Directions for this task: Pull every line of text out of the listing below, word for word, and leave the pictures out.

Entries provided:
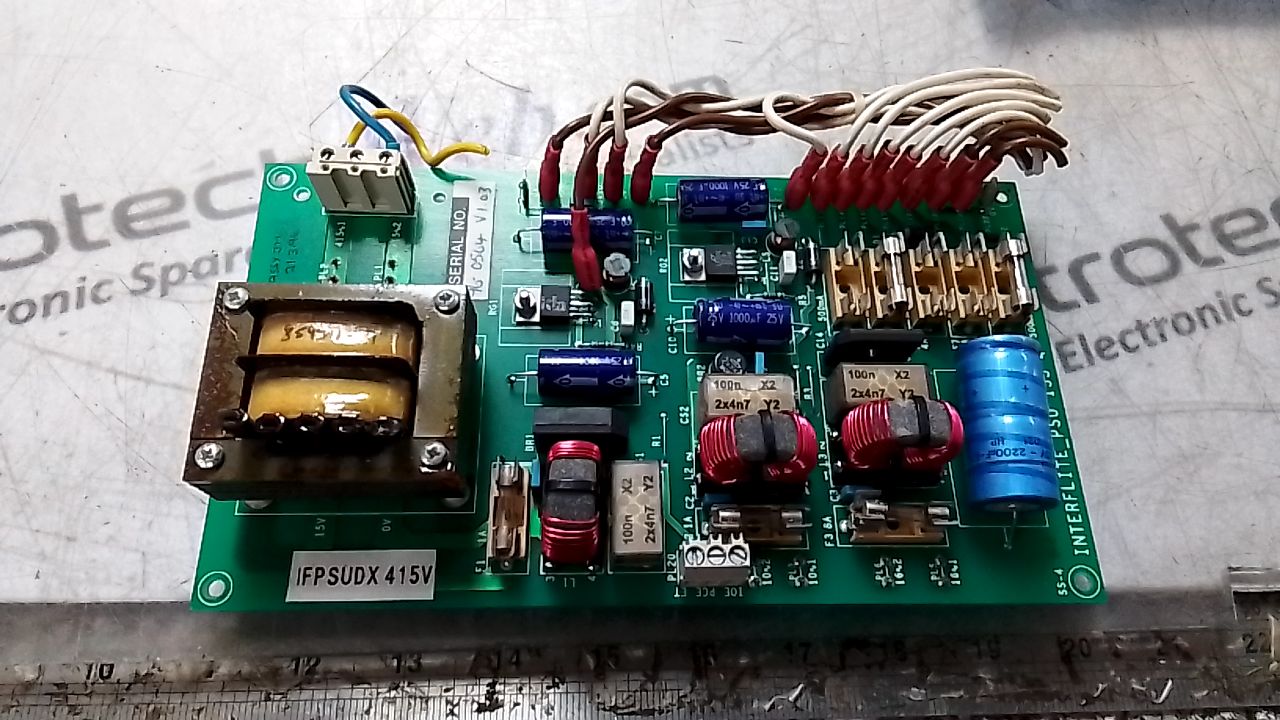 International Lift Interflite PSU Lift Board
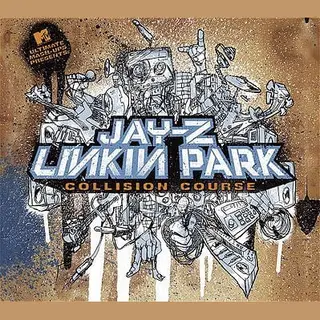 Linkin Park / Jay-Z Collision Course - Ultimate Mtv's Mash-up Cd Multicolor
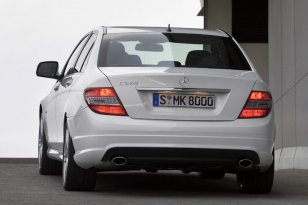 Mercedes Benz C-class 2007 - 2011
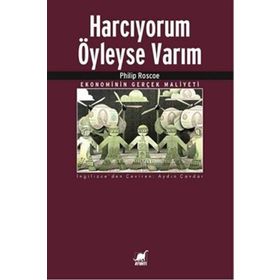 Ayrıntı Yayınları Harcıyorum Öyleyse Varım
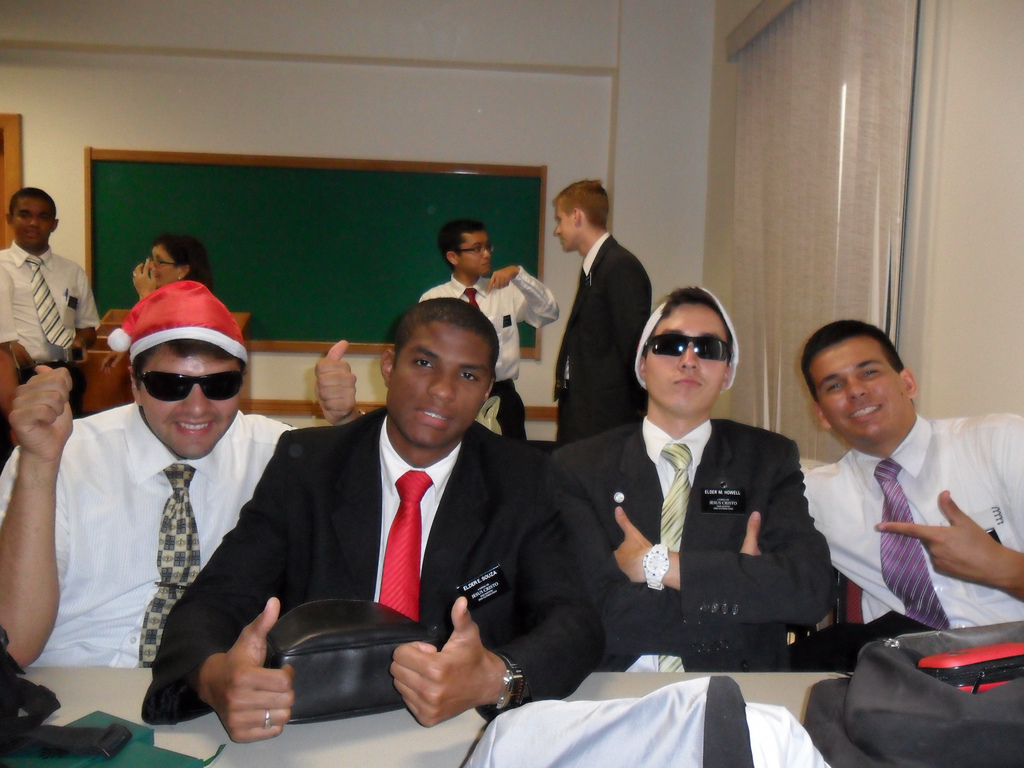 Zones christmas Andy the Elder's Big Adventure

Final answer:
 International Lift Interflite PSU Lift Board
 Linkin Park / Jay-Z Collision Course - Ultimate Mtv's Mash-up Cd Multicolor
 Mercedes Benz C-class 2007 - 2011
 Ayrıntı Yayınları Harcıyorum Öyleyse Varım
 Zones christmas Andy the Elder's Big Adventure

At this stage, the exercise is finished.